According to wolframalpha.com, it diverges even for $s = 100$:
(https://www.wolframalpha.com/input?i=sum%281%2F%28totient%28k%29%5E100%29%29)
I found that claim somewhat surprising, the intuition being that $\phi(k)$ is usually not horrendously smaller than $k$, so the sum above should converge if the real part of $s$ is not too small.
Using the product formula for $\phi$, we can give an Euler product expansion of the sum as: $$ \prod_p \left( 1 + \frac{1}{(p-1)^s} (1 + 1/p^s + 1/p^{2s} + \cdots )\right) $$ $$ = \prod_p \left( 1 + \frac{1}{(p-1)^s}\frac{1}{1 - 1/p^s} \right) $$ $$ = \prod_p \left( 1 + \left(\frac{p}{p-1}\right)^s \frac{1}{p^s - 1}\right) $$ with the product taken over primes. For real $s \ge 2$ this is bounded above by $$ \prod_p \left( 1 + 2^s \frac{2}{p^s} \right) $$ Comparing with $\sum_p \frac{1}{p^s}$, I suspect this is in fact convergent for $s \ge 2$, despite what wolframalpha says?
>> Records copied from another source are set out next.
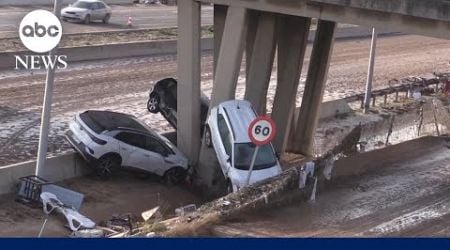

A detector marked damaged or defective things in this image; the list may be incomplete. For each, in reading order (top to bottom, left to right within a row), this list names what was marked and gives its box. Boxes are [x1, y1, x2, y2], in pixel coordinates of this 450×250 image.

crushed car [64, 110, 188, 184]
crushed car [204, 100, 282, 193]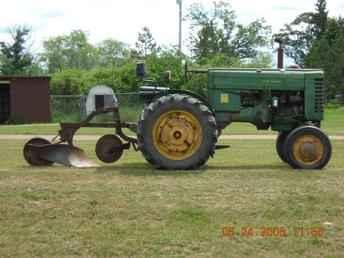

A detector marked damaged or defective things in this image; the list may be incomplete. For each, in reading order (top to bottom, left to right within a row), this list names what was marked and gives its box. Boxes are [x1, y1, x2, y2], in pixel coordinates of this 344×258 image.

rusty plow blade [30, 144, 99, 168]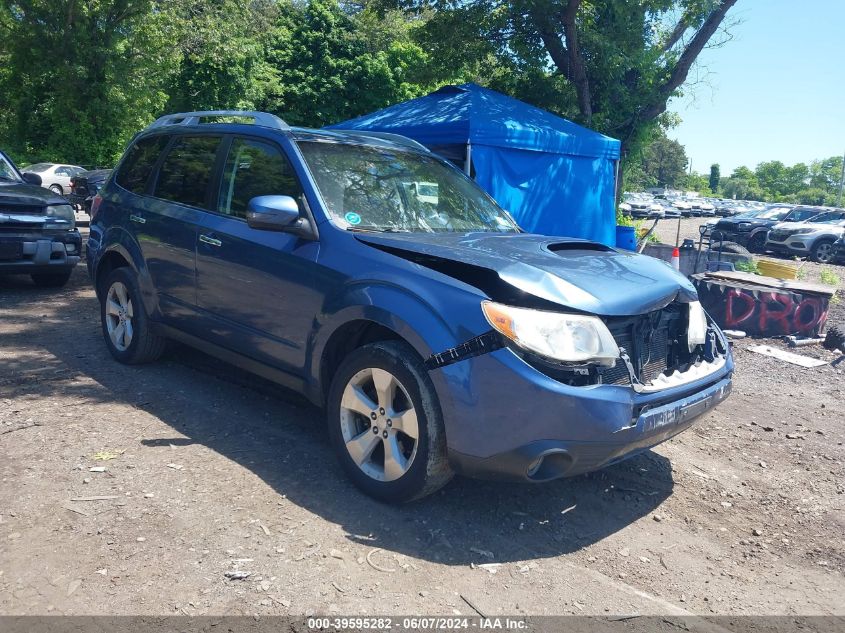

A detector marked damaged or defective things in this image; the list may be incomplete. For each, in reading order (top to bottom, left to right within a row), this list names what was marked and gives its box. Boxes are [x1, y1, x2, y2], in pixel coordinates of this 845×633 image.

damaged blue suv [87, 111, 732, 502]
broken headlight [482, 302, 620, 366]
broken headlight [684, 300, 704, 354]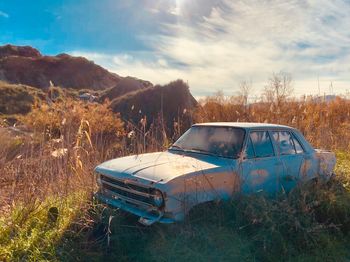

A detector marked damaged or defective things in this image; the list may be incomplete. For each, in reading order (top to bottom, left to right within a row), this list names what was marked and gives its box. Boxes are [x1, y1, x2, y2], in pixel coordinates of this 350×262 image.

abandoned car [93, 123, 336, 225]
rusty blue car [93, 123, 336, 225]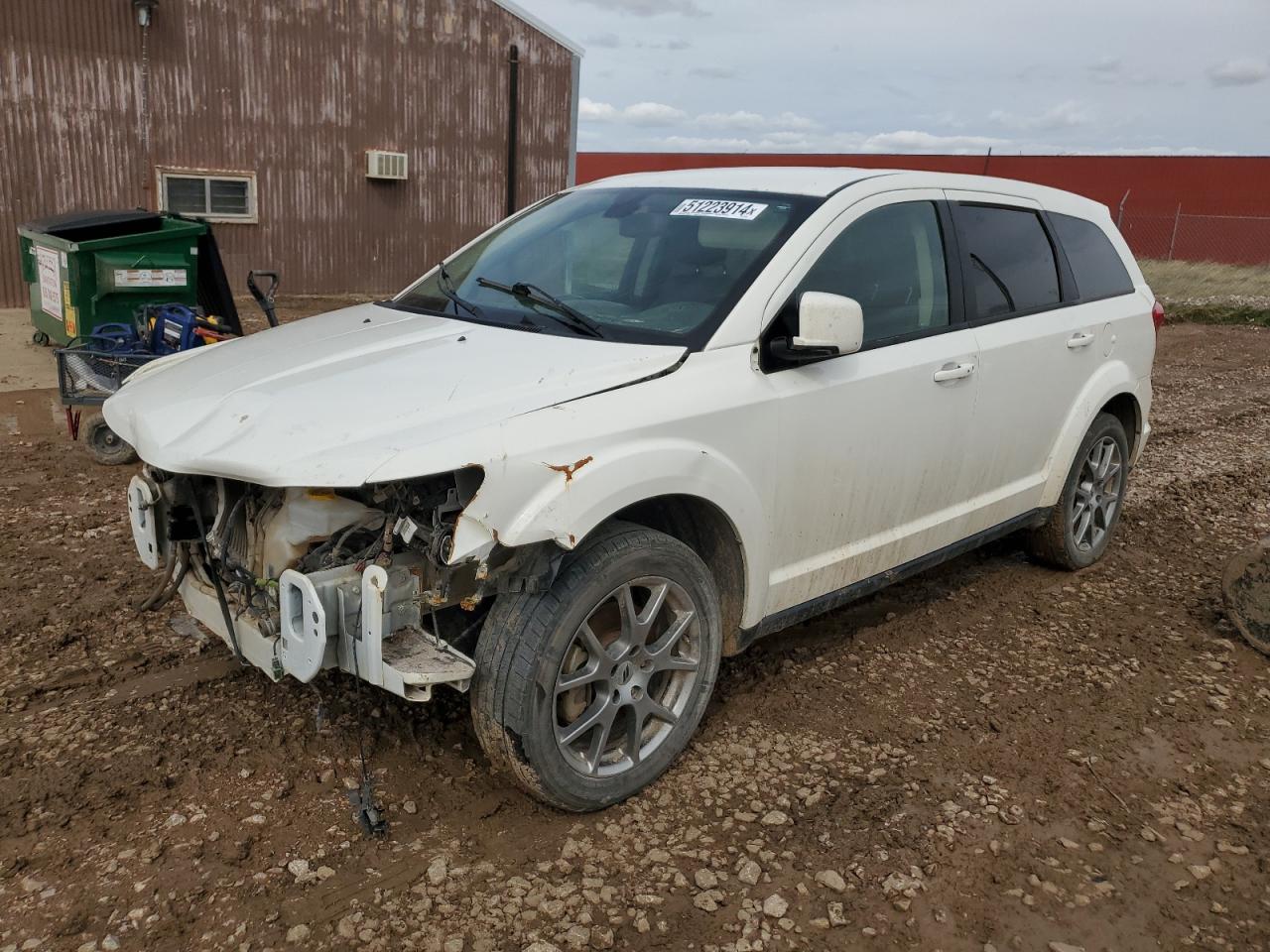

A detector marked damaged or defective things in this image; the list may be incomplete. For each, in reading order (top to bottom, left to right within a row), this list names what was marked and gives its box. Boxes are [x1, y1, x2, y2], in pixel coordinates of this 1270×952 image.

rusted metal siding [0, 0, 576, 305]
damaged front end of car [128, 467, 561, 700]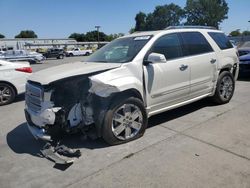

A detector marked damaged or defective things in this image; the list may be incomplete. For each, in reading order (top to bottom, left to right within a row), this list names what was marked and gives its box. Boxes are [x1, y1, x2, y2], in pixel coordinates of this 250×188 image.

crumpled hood [28, 61, 121, 85]
detached bumper [24, 109, 51, 142]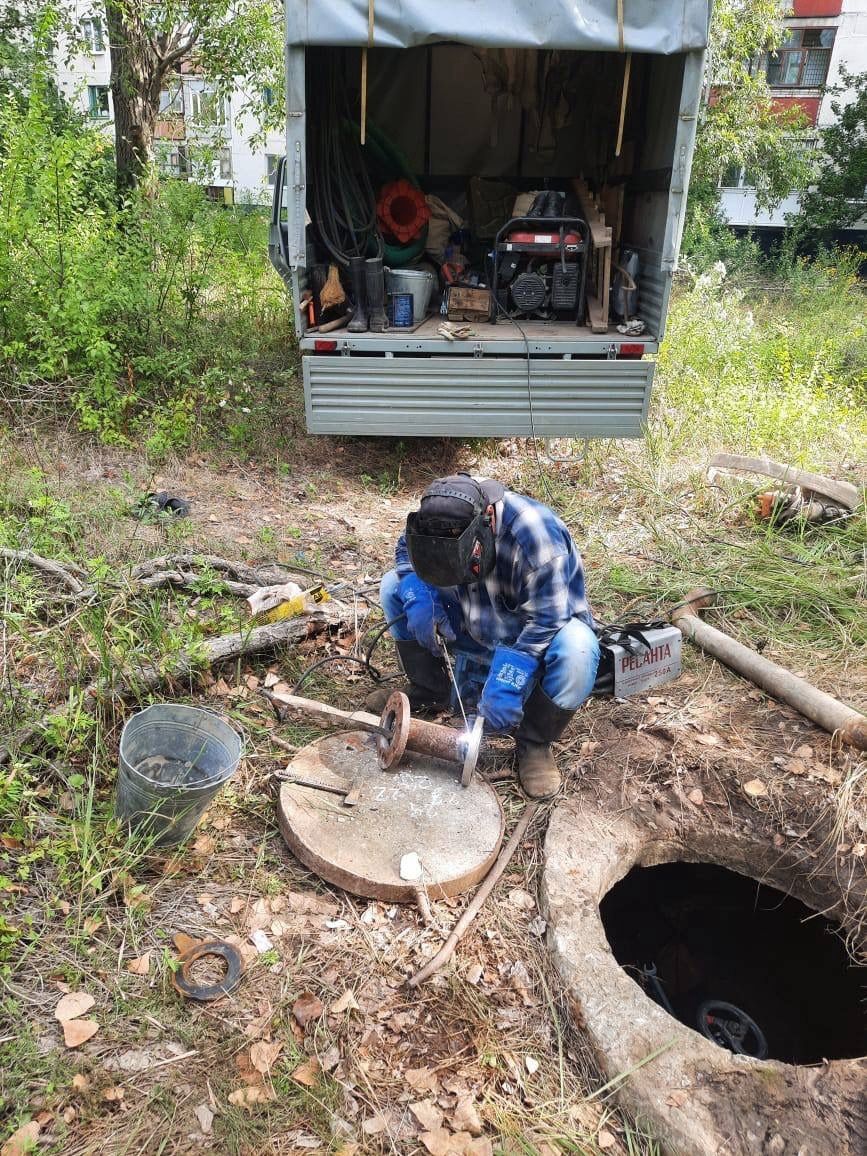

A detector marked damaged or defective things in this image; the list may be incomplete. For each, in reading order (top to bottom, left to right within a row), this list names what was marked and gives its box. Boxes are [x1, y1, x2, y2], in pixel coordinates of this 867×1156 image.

rusty pipe [675, 587, 867, 749]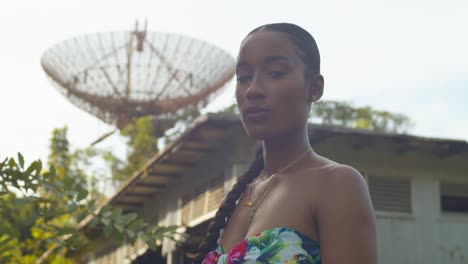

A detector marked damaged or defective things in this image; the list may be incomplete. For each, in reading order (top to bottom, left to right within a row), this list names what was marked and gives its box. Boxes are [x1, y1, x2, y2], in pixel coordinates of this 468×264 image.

rusty metal structure [41, 21, 234, 130]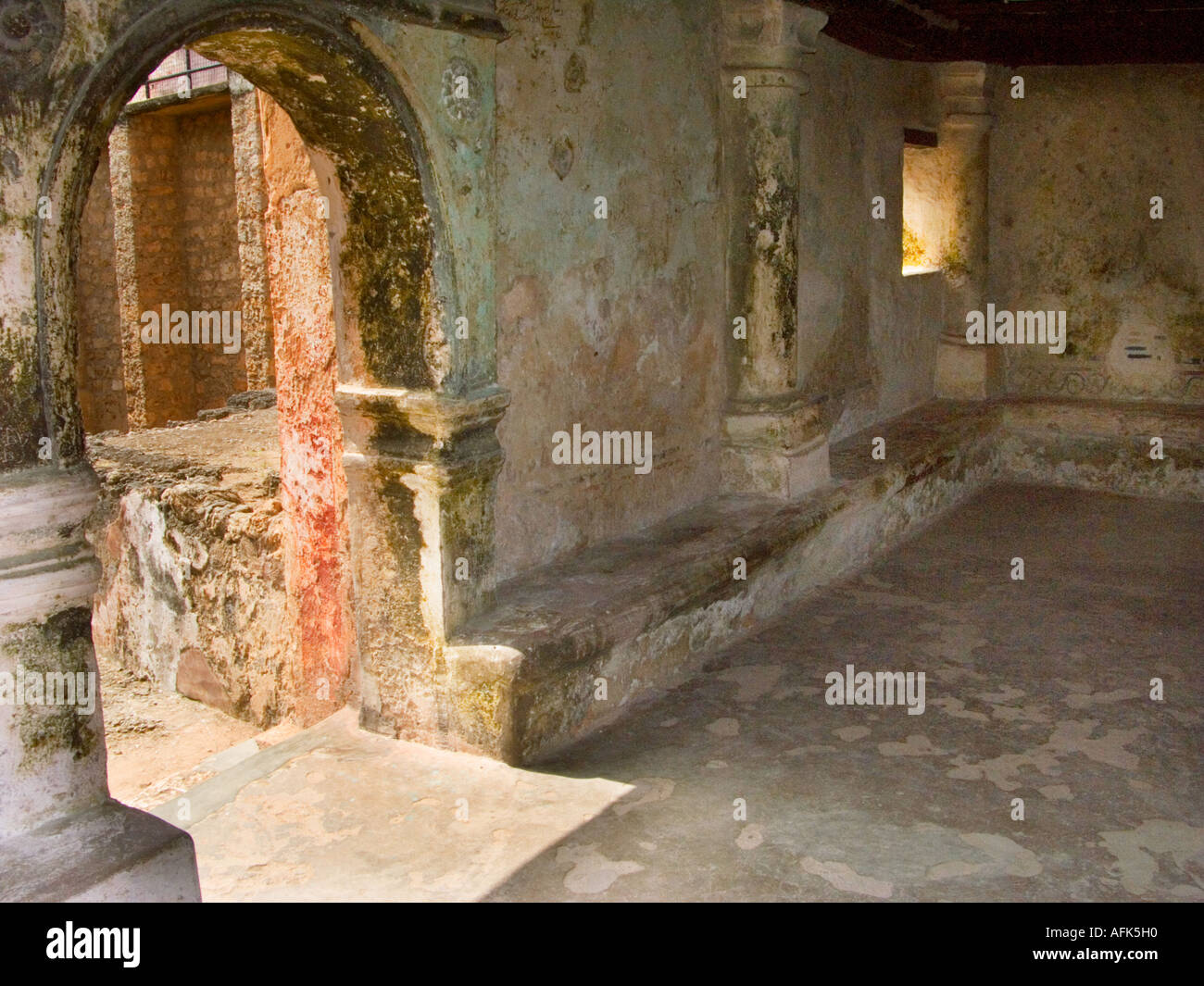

The sum converges if and only if $s>1$. (If we allow complex values, the sum converges if and only if the real part of $s$ is at least $1$.) The divergence of $\displaystyle\sum_{n=1}^\infty \frac1{\phi(n)^s}$ for $0<s\le1$ follows from the trivial comparison $\displaystyle\sum_{n=1}^\infty \frac1{\phi(n)^s} > \sum_{n=1}^\infty \frac1{n^s}$ (and the divergence for $s\le0$ is even more trivial).
For the complementary case, we want to use the fact that $\phi(n)$ is always pretty darn close to $n$: for example, it is known that $\displaystyle\lim_{n\to\infty} \frac{\phi(n)}{n^{1-\delta}} = \infty$ for any $\delta>0$. (Much stronger bounds are listed there, but this one suffices for us.) In particular, $\phi(n) > n^{1-\delta}$ for sufficiently large $n$, so by the comparison test, $\displaystyle\sum_{n=1}^\infty \frac1{\phi(n)^s} < \sum_{n=1}^\infty \frac1{n^{s(1-\delta)}}$ which converges whenever $s>\dfrac1{1-\delta}$. Since $\delta>0$ can be chosen arbitrarily, we conclude that $\displaystyle\sum_{n=1}^\infty \frac1{\phi(n)^s}$ converges whenever $s>1$.